Agus tersenyum lebar sambil manggut-manggut. Di sebelahnya, Sofyan dan April tetap kukuh dengan ekspresi datar. Zumi mengikuti jejak Agus dengan mengumbar deret giginya yang rapi dan putih, dibingkai oleh bibir berpulas lisptik merah muda yang selaras dengan seragam hari itu. Akhirnya! Masa-masa gue nagih lewat telepon berakhir sudah!
“Saya dapat kabar dari orang KP yang memonitor kerja kita dan beliau memuji kemajuan ini. Dari cabang yang tadinya lambat bergerak untuk penyelesaian masalah menjadi cabang yang penuntasan masalahnya cukup melesat. Akan tetapi, kita jangan terlalu gembira dulu. Ke depan, masih banyak PR yang harus kita selesaikan.
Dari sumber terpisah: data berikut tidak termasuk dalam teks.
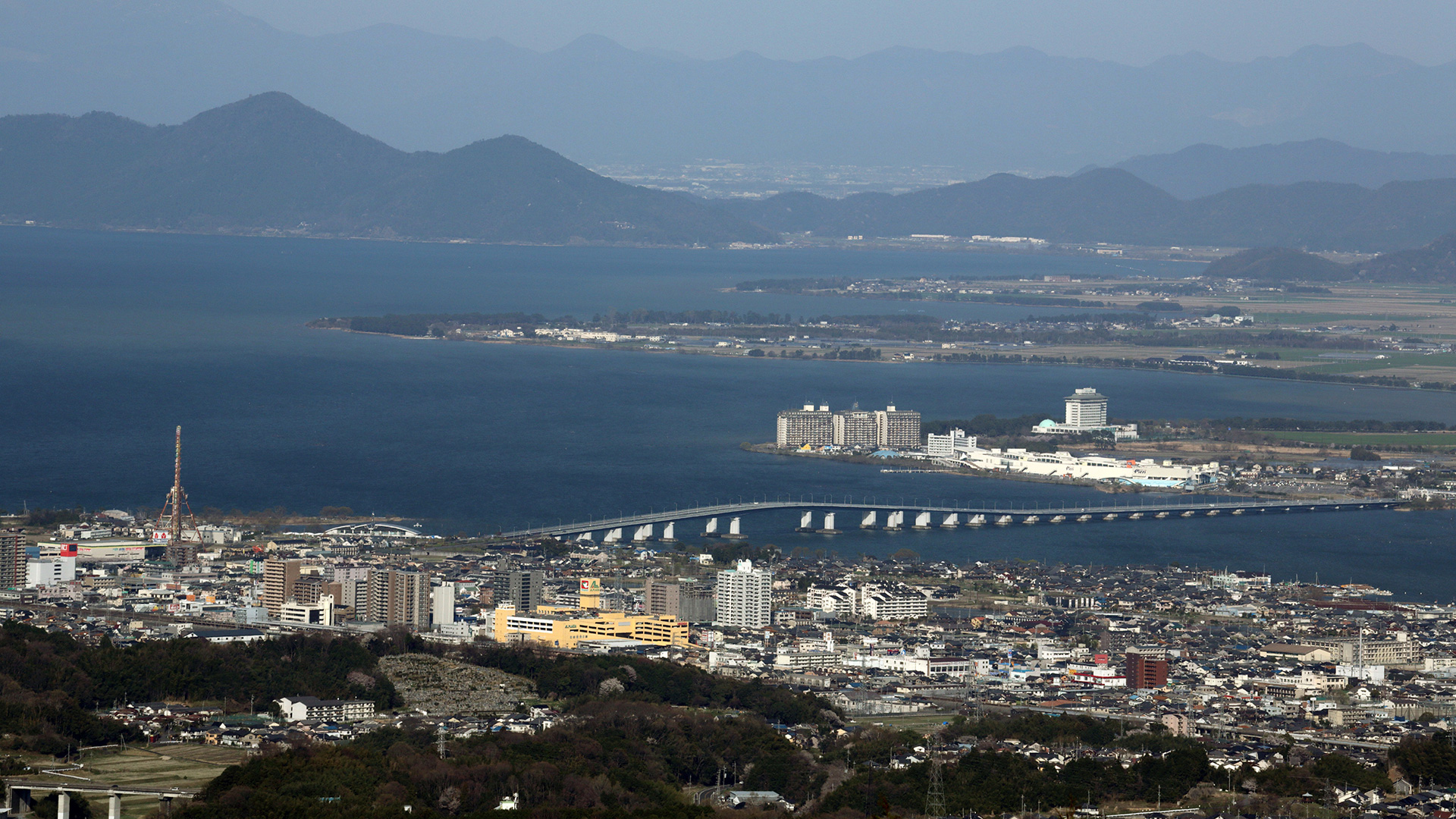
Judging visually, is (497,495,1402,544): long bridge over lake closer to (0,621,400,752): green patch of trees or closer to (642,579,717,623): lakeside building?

Kolektibilitas bisa sewaktu-waktu kembali ke keadaan semula, membuat nilai cabang jadi anjlok.”
Pintu ruangan diketuk tiga kali kemudian terbuka. Syahdan muncul dengan nampan berisi aneka kue. Di belakangnya mengekor Bobby, yang membawa cangkir berisi teh hangat. Semua mata menatap mereka. Beberapa nampak kebingungan.
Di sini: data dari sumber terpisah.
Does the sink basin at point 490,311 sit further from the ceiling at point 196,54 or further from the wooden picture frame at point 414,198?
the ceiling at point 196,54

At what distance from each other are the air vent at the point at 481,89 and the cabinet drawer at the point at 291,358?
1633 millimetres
“Jadi, sebagai tanda terima kasih saya atas kerjasama yang baik dari teman-teman, hari ini saya hadiahkan anda semua kue aneka ragam. Silakan dinikmati! Harus habis , loh, yah! Kalau nggak habis, nanti saya suruh lembur lagi!”
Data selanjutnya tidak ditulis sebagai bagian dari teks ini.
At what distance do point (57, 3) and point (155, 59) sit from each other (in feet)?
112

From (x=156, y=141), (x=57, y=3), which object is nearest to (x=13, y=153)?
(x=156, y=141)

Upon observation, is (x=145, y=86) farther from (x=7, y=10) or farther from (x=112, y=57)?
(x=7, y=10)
Tawa berderai membahana di ruangan diiringi senyum tipis oleh Sofyan dan April. Agus dan Cahyadi langsung menyerbu hidangan diikuti oleh Zumi, Mia dan Sofyan. Bobby dan Syahdan pun tak ketinggalan. April memilih untuk makan paling terakhir, membiarkan teman-temannya yang lain larut dalam euforia. Rei berdiri mendekati Feri, lalu menatap pemandangan ruang rapat yang mejanya dipenuhi piring, bungkus makanan, cangkir, tumpahan teh serta tissue.
“Apa ini tidak berlebihan, Pak?” tanyanya pada Feri.
Feri melirik Rei sebentar lalu kembali menatap keriuhan, “Anggap aja ini mewakili rasa terima kasih saya pada kalian. Kalian yang turun ke lapangan. Saya tahu itu tidak gampang.”
Rei mengembuskan napas perlahan, “Tapi, Pak, bukankah masalah koperasi belum sel,”
“Rei,” Feri memotong kalimat Rei, “Jangan rusak kegembiraan teman-temanmu malam ini. Saya tahu itu. Mari jadikan ini penyemangat untuk menuntaskan masalah. Besok masih ada, insyaallah. Semoga urusan kita dimudahkan Allah.”
Feri lalu terdiam, sedikit bingung dengan kata-katanya sendiri yang terdengar hanif. Kok aku jadi mirip Pak Dadang, sih?
Rei akhirnya berbaur dengan teman-temannya dan mengambil sebuah donat. Mereka lantas memanggil Feri, satu-satunya orang di ruangan yang belum menikmati kue. Feri tersenyum, beranjak dari tempatnya dan ikut memakan kue.
“Makasih, yah, Pak, buat kuenya! Enak banget! Nggak rugi deh saya, malam ini udah izin nggak siaran. Lumayan bisa makan kue gratis, sedap, mahal pula!”
Zumi berdiri di sisi Feri sambil mengunyah kue sedikit demi sedikit. Semringahnya belum luntur semenjak pembagian kue. Bobby yang mendengar kata-katanya langsung bereaksi.
“Halah, lu, Zum! Kue kalo enak pasti mahal! Ada harga, ada kualitas!”